The kids aren't important in this movie at all. Even the "psychic" character, who exists only to give these walking sacrifices information that the audience already knows, only gets two scenes. Everyone else is a walking stereotype: the "is he or isn't he gay" player, the pinnings of racism white dude, the three black guys, the nerdy team manager, the tough bus driver, the jock just waiting to get his head pulled off. They're all there, on a bus, waiting to get picked off on the last day of the Jeeper Creeper's 23 day feeding festival.
But this time, we get an Ahab to follow, and it's Leland fucking Palmer! That's right, Ray Wise is some farmer who happens to have a foundry in his barn, and when his youngest son becomes Jeeper Creeper food, he builds himself a harpoon gun and goes a-hunting. This is useful, because a running Jeeper Creeper is pretty boring, but since he can now fly, we have ourselves a ball game, folks.
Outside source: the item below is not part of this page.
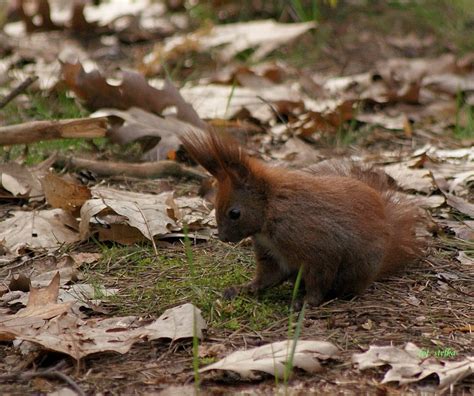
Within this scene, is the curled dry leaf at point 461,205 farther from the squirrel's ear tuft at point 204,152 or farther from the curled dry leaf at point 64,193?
the curled dry leaf at point 64,193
You can probably tell by the way I keep calling him the Jeeper Creeper that I don't take this movie too seriously, but there are enough outlandish set pieces to keep things going, and the movie doesn't waste time with exposition. That bus is on the ground in twenty minutes, and the Jeeper Creeper is taunting and pulling his head off and eating ASAP.
If you find yourself ever wondering "should I check out Jeepers Creepers?" the answer is no. Drop the zero and make with the hero, and that's Jeepers Creepers 2.